The forest west and north of Davis Creek Park and Bowers Mansion is one of the largest pieces of forest in the Eastern Sierra that has not had a major fire in recent years, District Ranger Gary Schiff said.

“What is the legacy we want to leave?” Schiff asked. “Do we want to leave a lot of brush fields and snags or protect the forest that we have?

“We want to leave the trees on the hill,” Schiff said.

Environmentalists say they are generally supportive of the plans, but have some concerns about the size of some trees targeted for removal. They say the biggest fire threats come from small-diameter trees and they’d like to see any trees larger than two-feet thick remain in place.

Schiff said the forest has too many trees of the same age growing too close together. Conditions leave the drought-stressed forest particularly prone to beetle attack and wildfire, according to a report released Monday by the Forest Service.
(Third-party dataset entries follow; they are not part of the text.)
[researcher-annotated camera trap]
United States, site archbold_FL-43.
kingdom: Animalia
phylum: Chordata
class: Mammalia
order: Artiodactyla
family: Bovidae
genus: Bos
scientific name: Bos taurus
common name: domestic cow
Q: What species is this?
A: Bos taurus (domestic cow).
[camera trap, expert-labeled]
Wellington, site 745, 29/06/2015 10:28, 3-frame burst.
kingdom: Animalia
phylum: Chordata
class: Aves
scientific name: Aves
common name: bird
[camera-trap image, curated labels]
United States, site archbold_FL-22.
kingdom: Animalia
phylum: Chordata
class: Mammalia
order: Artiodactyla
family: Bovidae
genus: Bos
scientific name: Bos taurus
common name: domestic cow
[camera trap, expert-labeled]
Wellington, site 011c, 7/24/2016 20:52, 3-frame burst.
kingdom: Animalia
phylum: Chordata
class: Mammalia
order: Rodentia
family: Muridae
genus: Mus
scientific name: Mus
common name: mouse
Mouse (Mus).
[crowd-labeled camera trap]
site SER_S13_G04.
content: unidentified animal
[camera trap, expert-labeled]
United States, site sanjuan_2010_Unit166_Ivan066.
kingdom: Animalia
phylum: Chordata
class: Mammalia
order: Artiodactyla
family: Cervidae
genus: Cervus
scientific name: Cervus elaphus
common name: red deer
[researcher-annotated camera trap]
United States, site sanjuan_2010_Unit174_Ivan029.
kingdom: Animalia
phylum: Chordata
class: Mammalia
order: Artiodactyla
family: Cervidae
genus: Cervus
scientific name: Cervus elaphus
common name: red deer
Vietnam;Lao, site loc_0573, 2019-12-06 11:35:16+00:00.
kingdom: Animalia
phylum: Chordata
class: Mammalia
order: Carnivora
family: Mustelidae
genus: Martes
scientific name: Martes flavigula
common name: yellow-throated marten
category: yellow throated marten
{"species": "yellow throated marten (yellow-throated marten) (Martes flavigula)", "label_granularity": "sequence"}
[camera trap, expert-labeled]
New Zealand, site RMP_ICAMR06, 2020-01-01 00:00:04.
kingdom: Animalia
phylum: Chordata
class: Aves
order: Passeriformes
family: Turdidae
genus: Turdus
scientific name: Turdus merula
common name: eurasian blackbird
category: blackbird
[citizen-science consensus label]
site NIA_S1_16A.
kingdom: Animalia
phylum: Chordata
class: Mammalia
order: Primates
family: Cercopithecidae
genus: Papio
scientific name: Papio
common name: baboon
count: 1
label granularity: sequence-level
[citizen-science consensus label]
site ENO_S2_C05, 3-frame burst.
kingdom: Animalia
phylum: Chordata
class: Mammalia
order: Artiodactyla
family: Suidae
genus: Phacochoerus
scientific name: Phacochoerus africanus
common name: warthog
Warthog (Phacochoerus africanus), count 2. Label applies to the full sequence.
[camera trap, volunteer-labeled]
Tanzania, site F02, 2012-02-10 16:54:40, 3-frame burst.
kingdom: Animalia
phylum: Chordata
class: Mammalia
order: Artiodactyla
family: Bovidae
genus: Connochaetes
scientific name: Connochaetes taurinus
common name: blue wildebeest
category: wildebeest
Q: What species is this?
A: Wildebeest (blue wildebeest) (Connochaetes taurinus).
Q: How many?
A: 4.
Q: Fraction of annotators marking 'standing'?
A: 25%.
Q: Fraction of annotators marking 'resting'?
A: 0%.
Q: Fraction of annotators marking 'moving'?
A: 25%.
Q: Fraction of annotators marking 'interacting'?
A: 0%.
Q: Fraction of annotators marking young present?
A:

The plan is to create islands of treated forest that would act as “speed bumps” to slow a fire’s spread and allow firefighters some time to battle a fire, Schiff said. When burning through the treated area, officials hope a fire would keep to the ground rather than grow into a dangerous “crown fire” in which flames jump from treetop to treetop, Schiff said.

“This treatment would protect the area until you get resources to it,” Schiff said.

The area was selected largely due to its proximity to residential neighborhoods, which would be put in jeopardy in the event of a big fire.

“It’s going to greatly reduce the size of any fire that might come in from that direction,” said Jim Underwood, who is helping to organize fire reduction efforts in Galena Forest Estates, north of the project area.

Marge Sill of the Toiyabe chapter of the Sierra Club said her organization supports the project with “some reservations.”

In addition to protecting any trees larger than 24 inches in diameter at chest height, she wants to ensure the project removes brush and the smallest trees that act as “ladder fuels” to spread fire to larger trees.

“In so many logging operations they don’t remove the trees that might be the biggest fire danger,” Sill said.

And after the project is done, Sill said all logging roads accessing the area should be closed so increased public use doesn’t increase fire danger.

Schiff said removal of ladder fuels is a top priority of the project and that roads will be closed to the public after logging.

As the project proceeds, Schiff said he plans to tour treated areas with environmentalists and other interested parties to ensure everyone is satisfied. “We want to work through the project in a way that’s supported by everyone concerned,” he said.